M. Lexis est connu pour différents travaux de statistique ; sa plus récente publication, qui fait l’objet de la présente analyse, renferme, outre une théorie nouvelle et fort plausible des phénomènes de mortalité, une série d’intéressantes recherches sur la proportion suivant laquelle les naissances se répartissent entre les deux sexes, — sujet que fauteur avait antérieurement déjà soumis à des études suivies, — et les conclusions auxquelles il fut conduit à ce moment se trouvent aujourd’hui pleinement confirmées. Une première partie plus générale sert d’introduction à ces recherches spéciales ; nous allons d’abord la passer en revue.

I. La statistique est loin d’intervenir au même titre dans l’étude de tous les phénomènes sociaux ; tout secondaire, s’il s’agit de phénomènes réductibles à un schéma typique, ou phénomènes génériques (generische Massenerscheinungen), son rôle grandit, quand ceux-ci deviennent concrets (concrete M.) ; c’est-à-dire quand les faits humains qui en constituent les éléments cessent de présenter, dans leur mode de production, cette uniformité qui permet de les comprendre dans une formule unique. La généralisation du fait individuel, en effet, n’apprendrait rien sur le phénomène total ; chacun de ces faits particuliers est une unité concrète ; leur sommation devient but principal ; la statistique se trouve donc ici sur son véritable terrain ; et, de plus, elle s’y établit en science indépendante, les données qu’elle fournit n’ayant plus besoin, pour acquérir une signification, d’être combinées à celles d’autres sciences, comme en économie politique ; elles portent leur lumière avec elles.

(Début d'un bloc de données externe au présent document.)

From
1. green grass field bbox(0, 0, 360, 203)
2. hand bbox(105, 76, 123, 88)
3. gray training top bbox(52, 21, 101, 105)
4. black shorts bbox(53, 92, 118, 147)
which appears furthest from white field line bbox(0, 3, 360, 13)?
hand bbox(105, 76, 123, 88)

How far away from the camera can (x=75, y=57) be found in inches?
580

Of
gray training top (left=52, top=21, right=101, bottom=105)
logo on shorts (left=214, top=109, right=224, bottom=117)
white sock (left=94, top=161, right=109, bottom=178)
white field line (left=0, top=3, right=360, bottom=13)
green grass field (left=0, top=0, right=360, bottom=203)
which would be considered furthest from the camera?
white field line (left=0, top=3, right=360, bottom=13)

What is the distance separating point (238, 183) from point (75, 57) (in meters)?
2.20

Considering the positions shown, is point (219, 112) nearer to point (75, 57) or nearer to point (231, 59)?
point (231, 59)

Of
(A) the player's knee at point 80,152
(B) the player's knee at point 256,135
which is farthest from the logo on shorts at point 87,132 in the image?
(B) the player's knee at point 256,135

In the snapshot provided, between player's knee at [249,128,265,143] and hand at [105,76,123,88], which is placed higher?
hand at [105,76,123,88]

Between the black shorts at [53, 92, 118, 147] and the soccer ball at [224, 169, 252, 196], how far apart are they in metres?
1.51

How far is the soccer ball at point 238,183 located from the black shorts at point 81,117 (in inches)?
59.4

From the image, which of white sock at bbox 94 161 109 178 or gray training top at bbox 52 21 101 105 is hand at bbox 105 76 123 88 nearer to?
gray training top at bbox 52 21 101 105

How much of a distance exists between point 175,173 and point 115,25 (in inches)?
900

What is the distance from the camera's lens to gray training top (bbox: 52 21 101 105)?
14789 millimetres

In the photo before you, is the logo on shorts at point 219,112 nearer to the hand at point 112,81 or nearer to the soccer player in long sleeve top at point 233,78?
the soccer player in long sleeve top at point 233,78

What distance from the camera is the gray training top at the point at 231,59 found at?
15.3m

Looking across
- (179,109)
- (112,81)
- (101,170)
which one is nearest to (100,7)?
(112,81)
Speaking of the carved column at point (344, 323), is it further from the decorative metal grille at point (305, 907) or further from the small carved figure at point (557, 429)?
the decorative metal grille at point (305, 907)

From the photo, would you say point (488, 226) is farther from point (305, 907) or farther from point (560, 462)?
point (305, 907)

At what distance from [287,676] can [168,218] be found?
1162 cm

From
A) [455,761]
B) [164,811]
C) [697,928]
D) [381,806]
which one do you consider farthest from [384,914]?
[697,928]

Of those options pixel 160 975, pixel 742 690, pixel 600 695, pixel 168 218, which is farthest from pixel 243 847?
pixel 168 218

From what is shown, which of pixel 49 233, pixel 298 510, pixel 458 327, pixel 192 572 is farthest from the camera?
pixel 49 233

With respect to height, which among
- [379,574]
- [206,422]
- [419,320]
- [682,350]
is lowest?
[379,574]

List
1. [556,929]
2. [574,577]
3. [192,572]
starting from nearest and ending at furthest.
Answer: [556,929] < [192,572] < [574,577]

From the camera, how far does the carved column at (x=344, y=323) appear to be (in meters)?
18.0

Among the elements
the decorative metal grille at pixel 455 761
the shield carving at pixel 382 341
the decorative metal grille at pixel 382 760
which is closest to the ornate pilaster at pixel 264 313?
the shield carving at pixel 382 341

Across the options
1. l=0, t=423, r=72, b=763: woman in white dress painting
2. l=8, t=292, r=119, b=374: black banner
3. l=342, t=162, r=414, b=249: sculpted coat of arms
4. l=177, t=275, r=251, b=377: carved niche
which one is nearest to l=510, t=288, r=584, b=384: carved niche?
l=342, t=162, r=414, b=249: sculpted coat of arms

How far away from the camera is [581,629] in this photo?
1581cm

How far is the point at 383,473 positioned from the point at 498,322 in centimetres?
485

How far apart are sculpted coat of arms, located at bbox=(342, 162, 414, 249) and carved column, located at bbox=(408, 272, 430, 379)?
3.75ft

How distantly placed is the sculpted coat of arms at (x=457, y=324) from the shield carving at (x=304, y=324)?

L’esquisse que l’auteur trace ici de la statistique considérée comme science autonome n’est pas sans intérêt : le point de vue auquel il se place est nouveau ; et il ne nous semble point discutable qu’il existe en effet toute une classe de phénomènes — et de ceux qui nous intéressent le plus, ceux de mortalité par exemple — sur lesquels la statistique est seule capable de fournir des notions précises, qui sans elle resteraient pour nous à l’état de présomptions vagues, sans aucune rigueur, et par conséquent sans aucune valeur scientifique ; au reste, une science qui exige, pour être cultivée avec fruit, des connaissances d’un ordre aussi élevé que la statistique moderne, ne pouvait emprunter longtemps à d’autres sciences, avec les données de ses problèmes, sa raison d’être : elle devait, comme elle le tente avec M. Lexis, rechercher un domaine qui lui appartînt en propre ; elle n’en restera pas moins, il est vrai, l’auxiliaire de l’économie politique, mais les mathématiques ne le sont-elles pas de la physique ?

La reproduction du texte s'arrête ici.